> WHAT YOU NEED TO DO
**A)** Answer these from the appendix excerpt on α-stable distributions, one line each:
(i) What do μ and σ stand for, according to its first line?
(ii) When a layer with non-negative weights transforms the distribution, which two parameters stay unchanged?
(iii) For networks with real-valued weights, what value of β does it require?
**B)** Carry on the appendix excerpt about affine transformations of α-stable distributions, picking up after its final sentence.

━━ EXTRACT

The proof of Theorem 1 also applies to Corollary 2. ( $\mu$  is the median and  $\sigma$  is the scale.)

## A.2 CONSIDERATIONS FOR $\alpha$ -STABLE DISTRIBUTIONS

### A.2.1 AFFINE TRANSFORMATIONS FOR $\alpha$ -STABLE DISTRIBUTIONS

Given a *marginal multivariate  $\alpha$ -stable distribution*  $\mathbf{X} \sim \mathcal{S}(\mathbf{x}_0, \text{diag}(\gamma^2), \alpha, \beta)$  with  $\mathbf{x}_0 \in \mathbb{R}^{1 \times n}, \gamma \in \mathbb{R}_{>0}^{1 \times n}$ , the marginal Cauchy distribution of the transformation of  $\mathbf{X}$  by a layer with a non-negative weight  $\mathbf{A}_{\geq 0} \in \mathbb{R}_{\geq 0}^{m \times n}$  matrix and arbitrary bias  $\mathbf{b}$  can be expressed via  $\mathbf{x}_0 \mapsto \mathbf{x}_0 \mathbf{A}_{\geq 0}^\top + \mathbf{b}$  and  $\gamma \mapsto (\gamma^\alpha \mathbf{A}_{\geq 0}^\top)^{1/\alpha}$ . Here,  $\alpha$  and  $\beta$  remain invariant to the transformation.

Moreover, for networks with real-valued weights and for centered distributions ( $\beta = 0$ ), we have  $\mathbf{x}_0 \mapsto \mathbf{x}_0 \mathbf{A}^\top + \mathbf{b}$  and  $\tilde{\gamma} = (\gamma^\alpha \text{Abs}(\mathbf{A})^\top)^{1/\alpha}$  where  $\tilde{\gamma}$  is an upper bound for the transformation's output's scale vector whenever it exists and otherwise parameterizes a stable distribution with greater spread than the exact true distribution (which, in this case, does not lie in the family of stable distributions). This can be seen from addition being an upper bound for the spread under subtraction.

━━━━
━━ LISTED RECORDS

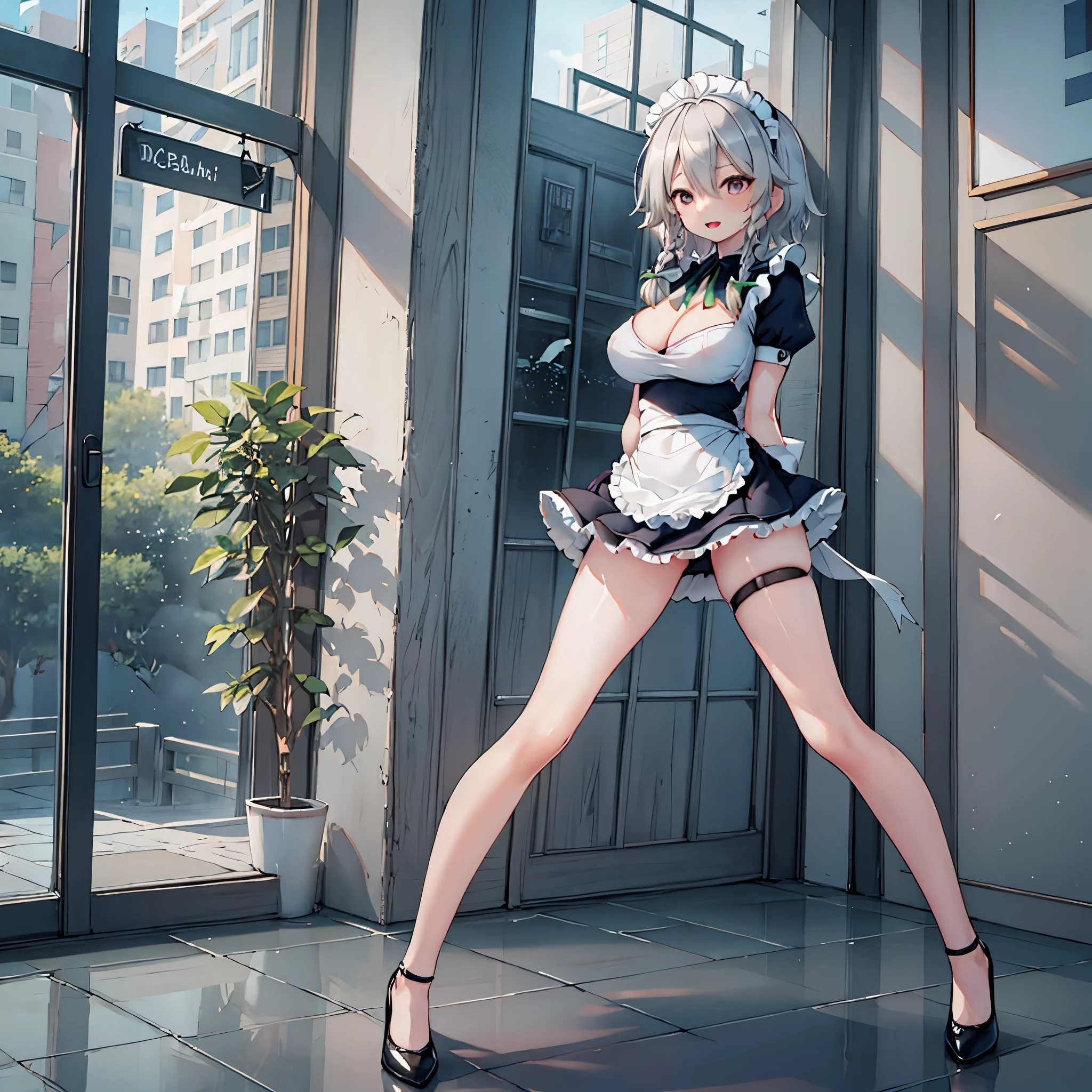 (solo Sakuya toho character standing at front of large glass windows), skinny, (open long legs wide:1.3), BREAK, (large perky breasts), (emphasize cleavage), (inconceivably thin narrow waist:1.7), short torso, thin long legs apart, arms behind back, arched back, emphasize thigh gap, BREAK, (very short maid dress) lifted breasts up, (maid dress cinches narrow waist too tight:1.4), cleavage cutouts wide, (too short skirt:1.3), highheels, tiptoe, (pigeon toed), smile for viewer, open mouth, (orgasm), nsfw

━━━━
━━ LISTED RECORDS

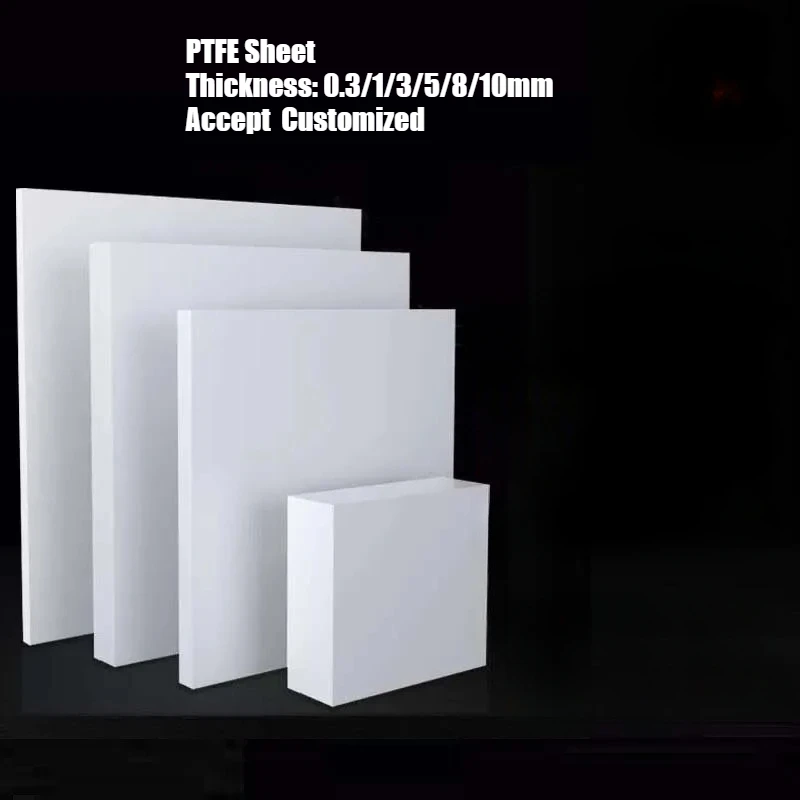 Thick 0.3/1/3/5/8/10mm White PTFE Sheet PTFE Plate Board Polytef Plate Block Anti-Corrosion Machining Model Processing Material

━━━━

> RESPONSES BY ITEM NUMBER
**A)**
(i) μ is the median and σ is the scale.
(ii) α and β.
(iii) β = 0, meaning the distribution is centered.

**B)**
### A.2.2 THEOREM 1 FOR $\alpha$ -STABLE DISTRIBUTIONS

While we only use Theorem 1 for Gaussian and Cauchy distributions in this paper, in the following we show that it also holds more generally for all stable distributions:

**Corollary 3.** *Theorem 1 also applies to any  $\alpha$ -stable distribution parameterized via a median  $\mu$  and scale  $c$  instead of  $\sigma$ . The (optional) skewness parameter  $\beta$  remains the same if  $\mu \geq 0$  and otherwise, when  $c = 0$ , the skewness parameter does not affect the distribution.*

The proof of Theorem 1 also applies to Corollary 3 provided that  $\mu$  is the median (for skewed distributions, this differs from the location parameter; for symmetric distributions, this is equivalent to the location parameter).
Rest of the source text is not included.